Kapitan Wisły Kraków w podłym nastroju po meczu z Legią. "Wcale mnie to nie dziwi"

- Jedyne, co powinienem teraz powiedzieć, to przepraszam. Przepraszam naszych kibiców. I wcale im się nie dziwię, że po szóstej straconej bramce zaczęli wychodzić ze stadionu - przyznał Rafał Boguski, kapitan Wisły Kraków, która w niedzielę przegrała z Legią w Warszawie aż 0:7.

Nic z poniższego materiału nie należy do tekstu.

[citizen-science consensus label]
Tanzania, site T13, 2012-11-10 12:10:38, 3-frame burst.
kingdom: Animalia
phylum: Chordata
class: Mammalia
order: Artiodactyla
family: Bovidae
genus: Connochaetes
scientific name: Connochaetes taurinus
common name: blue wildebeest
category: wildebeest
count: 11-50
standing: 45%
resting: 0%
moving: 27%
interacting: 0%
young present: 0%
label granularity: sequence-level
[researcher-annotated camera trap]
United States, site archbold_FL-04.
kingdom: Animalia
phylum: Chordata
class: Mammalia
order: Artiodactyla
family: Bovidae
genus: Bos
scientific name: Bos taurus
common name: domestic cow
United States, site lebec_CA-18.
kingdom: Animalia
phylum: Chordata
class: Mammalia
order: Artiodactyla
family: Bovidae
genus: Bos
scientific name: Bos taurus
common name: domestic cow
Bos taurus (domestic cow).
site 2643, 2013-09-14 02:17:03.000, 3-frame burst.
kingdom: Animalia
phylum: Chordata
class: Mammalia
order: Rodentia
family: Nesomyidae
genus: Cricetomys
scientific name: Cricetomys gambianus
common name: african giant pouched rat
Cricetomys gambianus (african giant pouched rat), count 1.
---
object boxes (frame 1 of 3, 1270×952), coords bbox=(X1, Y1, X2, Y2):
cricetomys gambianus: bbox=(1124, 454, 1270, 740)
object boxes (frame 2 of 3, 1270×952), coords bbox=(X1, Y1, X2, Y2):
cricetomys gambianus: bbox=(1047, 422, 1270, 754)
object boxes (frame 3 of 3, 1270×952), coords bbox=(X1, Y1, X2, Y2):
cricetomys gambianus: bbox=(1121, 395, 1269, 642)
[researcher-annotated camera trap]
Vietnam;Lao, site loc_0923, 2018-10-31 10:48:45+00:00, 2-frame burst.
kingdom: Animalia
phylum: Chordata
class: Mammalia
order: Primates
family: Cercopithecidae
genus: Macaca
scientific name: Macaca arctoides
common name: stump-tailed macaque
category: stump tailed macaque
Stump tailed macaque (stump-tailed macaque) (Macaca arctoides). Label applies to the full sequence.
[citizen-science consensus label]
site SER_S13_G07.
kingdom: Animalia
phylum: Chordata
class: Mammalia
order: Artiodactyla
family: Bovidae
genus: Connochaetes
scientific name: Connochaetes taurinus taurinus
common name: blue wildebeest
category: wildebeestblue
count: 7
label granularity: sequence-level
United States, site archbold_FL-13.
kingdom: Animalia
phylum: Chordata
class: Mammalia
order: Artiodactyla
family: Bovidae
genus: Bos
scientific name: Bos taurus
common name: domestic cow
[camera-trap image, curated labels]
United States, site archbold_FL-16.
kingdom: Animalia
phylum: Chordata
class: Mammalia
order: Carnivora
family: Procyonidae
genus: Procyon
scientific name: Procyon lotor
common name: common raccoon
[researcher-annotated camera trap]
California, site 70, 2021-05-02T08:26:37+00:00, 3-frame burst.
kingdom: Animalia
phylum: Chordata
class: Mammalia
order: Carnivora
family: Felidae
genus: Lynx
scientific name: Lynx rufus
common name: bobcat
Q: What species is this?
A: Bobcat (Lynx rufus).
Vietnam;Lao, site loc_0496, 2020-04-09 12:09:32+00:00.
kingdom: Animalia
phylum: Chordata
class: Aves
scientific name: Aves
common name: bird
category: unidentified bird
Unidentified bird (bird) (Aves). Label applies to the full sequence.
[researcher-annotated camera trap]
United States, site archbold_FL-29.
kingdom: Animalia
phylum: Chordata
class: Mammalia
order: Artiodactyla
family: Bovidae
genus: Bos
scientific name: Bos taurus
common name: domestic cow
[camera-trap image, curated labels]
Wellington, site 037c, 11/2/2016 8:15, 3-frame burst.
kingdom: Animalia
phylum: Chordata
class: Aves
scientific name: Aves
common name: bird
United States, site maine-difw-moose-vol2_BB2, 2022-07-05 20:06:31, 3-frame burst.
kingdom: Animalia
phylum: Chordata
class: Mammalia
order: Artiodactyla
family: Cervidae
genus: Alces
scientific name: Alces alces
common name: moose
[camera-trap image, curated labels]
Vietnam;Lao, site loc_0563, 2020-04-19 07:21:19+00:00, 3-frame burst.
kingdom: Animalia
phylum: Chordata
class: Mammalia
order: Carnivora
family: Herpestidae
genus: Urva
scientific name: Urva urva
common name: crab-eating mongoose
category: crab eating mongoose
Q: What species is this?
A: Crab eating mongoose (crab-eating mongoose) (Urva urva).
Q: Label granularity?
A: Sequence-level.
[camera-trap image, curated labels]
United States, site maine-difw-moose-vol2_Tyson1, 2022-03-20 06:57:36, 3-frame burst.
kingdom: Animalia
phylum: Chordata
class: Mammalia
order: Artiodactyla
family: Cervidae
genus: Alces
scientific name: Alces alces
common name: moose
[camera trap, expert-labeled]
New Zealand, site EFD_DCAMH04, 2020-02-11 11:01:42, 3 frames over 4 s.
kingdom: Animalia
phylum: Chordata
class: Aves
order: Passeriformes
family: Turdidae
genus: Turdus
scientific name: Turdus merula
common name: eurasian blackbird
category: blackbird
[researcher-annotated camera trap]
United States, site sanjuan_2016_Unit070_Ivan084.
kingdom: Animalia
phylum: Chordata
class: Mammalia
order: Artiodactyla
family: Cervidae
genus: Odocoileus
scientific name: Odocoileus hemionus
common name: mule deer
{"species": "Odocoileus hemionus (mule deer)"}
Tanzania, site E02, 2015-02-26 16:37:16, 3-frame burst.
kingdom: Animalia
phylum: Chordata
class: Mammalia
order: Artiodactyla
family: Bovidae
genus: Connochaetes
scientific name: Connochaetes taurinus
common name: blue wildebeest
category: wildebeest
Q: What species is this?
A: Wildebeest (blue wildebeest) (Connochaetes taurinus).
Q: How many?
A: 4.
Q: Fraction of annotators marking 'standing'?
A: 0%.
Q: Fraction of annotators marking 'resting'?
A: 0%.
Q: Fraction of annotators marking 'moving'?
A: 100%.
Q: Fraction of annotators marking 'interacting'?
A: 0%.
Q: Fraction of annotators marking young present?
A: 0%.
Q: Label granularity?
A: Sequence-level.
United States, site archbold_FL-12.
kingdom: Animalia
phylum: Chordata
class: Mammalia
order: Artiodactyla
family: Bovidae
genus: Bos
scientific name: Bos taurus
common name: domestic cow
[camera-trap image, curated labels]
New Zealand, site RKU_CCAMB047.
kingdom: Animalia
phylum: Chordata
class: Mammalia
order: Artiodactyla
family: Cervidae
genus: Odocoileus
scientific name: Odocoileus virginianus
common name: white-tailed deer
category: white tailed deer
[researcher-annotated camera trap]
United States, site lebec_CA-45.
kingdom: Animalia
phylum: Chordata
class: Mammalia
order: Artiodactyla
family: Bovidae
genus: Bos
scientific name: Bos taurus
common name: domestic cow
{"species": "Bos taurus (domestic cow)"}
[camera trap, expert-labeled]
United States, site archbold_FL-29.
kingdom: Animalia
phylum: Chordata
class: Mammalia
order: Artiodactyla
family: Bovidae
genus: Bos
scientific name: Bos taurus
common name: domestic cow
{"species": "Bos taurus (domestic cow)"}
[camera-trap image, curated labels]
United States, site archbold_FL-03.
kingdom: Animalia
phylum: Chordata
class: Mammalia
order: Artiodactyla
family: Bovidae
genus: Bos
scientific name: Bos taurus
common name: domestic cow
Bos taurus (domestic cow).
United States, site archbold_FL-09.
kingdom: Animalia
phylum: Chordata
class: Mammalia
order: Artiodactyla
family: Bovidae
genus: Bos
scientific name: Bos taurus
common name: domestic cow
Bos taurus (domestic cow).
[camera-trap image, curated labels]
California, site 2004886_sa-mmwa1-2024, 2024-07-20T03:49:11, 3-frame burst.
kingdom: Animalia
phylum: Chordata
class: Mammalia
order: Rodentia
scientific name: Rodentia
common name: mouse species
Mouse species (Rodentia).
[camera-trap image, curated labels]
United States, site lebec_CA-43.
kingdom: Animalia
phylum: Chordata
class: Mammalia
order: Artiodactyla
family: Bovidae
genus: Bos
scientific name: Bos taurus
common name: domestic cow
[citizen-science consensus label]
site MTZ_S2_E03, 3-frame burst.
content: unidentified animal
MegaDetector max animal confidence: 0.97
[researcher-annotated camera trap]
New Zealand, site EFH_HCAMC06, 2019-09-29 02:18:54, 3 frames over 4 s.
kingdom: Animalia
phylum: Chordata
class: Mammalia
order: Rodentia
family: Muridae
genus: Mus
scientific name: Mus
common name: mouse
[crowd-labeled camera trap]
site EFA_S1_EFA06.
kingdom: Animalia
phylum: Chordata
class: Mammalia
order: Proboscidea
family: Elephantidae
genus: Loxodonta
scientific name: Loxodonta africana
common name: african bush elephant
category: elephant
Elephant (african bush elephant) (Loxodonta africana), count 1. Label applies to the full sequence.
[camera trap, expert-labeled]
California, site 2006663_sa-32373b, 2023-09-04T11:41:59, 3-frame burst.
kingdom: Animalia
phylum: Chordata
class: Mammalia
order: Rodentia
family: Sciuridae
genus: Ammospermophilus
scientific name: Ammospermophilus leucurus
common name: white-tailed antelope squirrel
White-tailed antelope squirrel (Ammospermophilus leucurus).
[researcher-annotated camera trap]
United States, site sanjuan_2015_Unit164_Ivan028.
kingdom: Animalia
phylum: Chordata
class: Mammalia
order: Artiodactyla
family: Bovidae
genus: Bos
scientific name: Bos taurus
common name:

- Kibice w nas wierzyli, wielu przyjechało tutaj nas dopingować, jeszcze więcej oglądało przed telewizorami. Jest mi wstyd, bo ten mecz wyglądał w naszym wykonaniu dramatycznie - mówił przybitym głosem kapitan Wisły Kraków Rafał Boguski. Widać było, że wcale nie ma ochoty rozmawiać z dziennikarzami, ale trudno mu się dziwić - niecodziennie przecież przegrywa się aż 0:7.

Zobacz wideo

Kapitan Wisły: Nic więcej sensownego nie przychodzi mi do głowy

- Legia dyktowała warunki. Szybko strzeliła gola, ale wiedzieliśmy o tym, że początki zawsze ma mocne. Dużo strzela i w pierwszych minutach, i zaraz po przerwie. Tylko że to nas wcale nie usprawiedliwia. Nic a nic. Naprawdę nie wiem, co mogę więcej powiedzieć - dodawał Boguski.

- Nic więcej sensownego nie przychodzi mi do głowy. Jedyne, co powinienem teraz powiedzieć, to przepraszam. Przepraszam naszych kibiców. I wcale im się nie dziwię, że po szóstej straconej bramce zaczęli wychodzić ze stadionu - zakończył kapitan Wisły.

Zespół Macieja Stolarczyka po niedzielnej porażce znalazł się w strefie spadkowej. Jest na 14. miejscu - ma tyle samo punktów co ŁKS, który jest 13. I w najbliższej perspektywie wyjazd do Bełchatowa, gdzie zagra z Rakowem Częstochowa (4 listopada, 20.30).